Passei dois dias na banheira e quando resolvi sair de casa eu tinha trocado de pele. Mas aquele resto de tristeza ficou, porque era anterior, e porque era abstrata demais pra sair na água.

Me dei conta da calamidade no metrô, quando me vi sentada numa cadeira branca a esperar um trem, mas vários vieram e se foram sem que eu me mexesse. Uma sucessão de trens ia e vinha ao passo que por algum motivo desconhecido o ipod repetia exaustivamente a mesma música, uma que parecia com o sofrimento que sentira nas vésperas daquela tarde.

Depois de um tempo que não sei precisar, um senhorzinho metido em camisa e terno xadrez me estendeu o lenço amarelado que carregava no bolso do paletó. Ele tinha ainda uma camiseta de malha, dessas esportivas com tecido furadinho, que ia por debaixo da camisa.

Percebi que as minhas bochechas estavam inundadas, e que minhas mãos largadas no colo tremiam um pouco. O que fez aquele senhor se aproximar de mim foi o fato de que, embora eu não percebesse, eu cantava.

Eu cantava e chorava um choro doído, e as pessoas me olhavam com espanto e se afastavam com pena e pressa para dentro dos trens ou para as escadas. Umas ainda viravam os pescoços, mas todas seguiam seus caminhos enquanto eu continuava fincada, sem parecer saber que Norte era meu.

Quando finalmente tirei os fones dos ouvidos e polidamente recusei o lenço que o senhorzinho me estendia, consegui distinguir que seus murmúrios eram, na verdade, uma tímida e melancólica cantoria: sim, vai e diz, diz assim que eu rodei que eu bebi que eu caí que eu não sei que eu só sei que cansei enfim dos meus desencontros, corre e diz a ela que eu entrego os pontos.

Ele me contou sua história, e soube descrever tudo o que era necessário, e não mais que isso, pra que eu entendesse, e não era muito complicado e a partir de então tudo foi imediato: eu respirei três vezes e coloquei um dos fones no ouvido daquele senhorzinho, e passamos a tarde juntos a ver os trens que partiam e a cantarolar sem vergonha todo o nosso desalento na estação Cinelândia.

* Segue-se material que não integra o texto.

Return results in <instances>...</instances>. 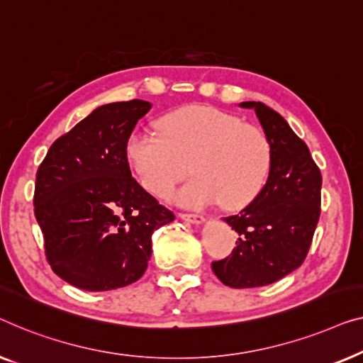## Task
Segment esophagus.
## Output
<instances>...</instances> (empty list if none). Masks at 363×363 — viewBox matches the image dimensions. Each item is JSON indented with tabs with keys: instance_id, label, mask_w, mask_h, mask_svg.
Instances as JSON below:
<instances>
[{
	"instance_id": "obj_1",
	"label": "esophagus",
	"mask_w": 363,
	"mask_h": 363,
	"mask_svg": "<svg viewBox=\"0 0 363 363\" xmlns=\"http://www.w3.org/2000/svg\"><path fill=\"white\" fill-rule=\"evenodd\" d=\"M179 217L182 220L192 222V223H202L203 222V216L201 213H189V212H179Z\"/></svg>"
}]
</instances>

segunda-feira, agosto 03, 2009

Top 5 razões para ser feliz num fim de semana

1. A caixa de chocolates que chega junto com um jantar, que chega junto com ela, que chega nesse exato momento da vida em que eu quero e preciso e adoro conversar com ela, mais do que com quase todas as outras pessoas do mundo.

2. A varanda com flores e passarinhos gordos dessa outra casa que eu tenho, e o cochilo no sofá, após o almoço, com sol batendo na cara.

3. Trânsito na Jardim Botânico, o suficiente pra repetir # 41, do Dave Mathews Band várias vezes, e cantar nãnãnãs no solo de sax, e querer que a vida tenha esse ritmo.

4. Lembrar que existia ainda um livro do Nick Hornby que eu não tinha lido, e que é justamente o que fala sobre canções, o que permite descobrir que mais alguém no mundo além de mim mesma não se importa tanto quanto deveria com o Bob Dylan, e que te faz lembrar de uma música meio cafona que o Rod Stewart cantava ("I can tell by your eyes that you've probably been crying forever"), e que te dá essa vontade doida de saber de novo tocar “Come as you are” no violão.

5. Faz um intervalo na chuva e fica verão domingo. Um dia de praia com toda aquela gente semi-nua voltando a ser dourada, as crianças de baldinho na mão, as ondas batendo no pé, as pessoas sorrindo, os sorveteiros contentes, essa vontade bobinha de tirar fotos de celular dos amigos, e até a iminência de caixotes é uma boa perspectiva. A vida é boa quando tem sol.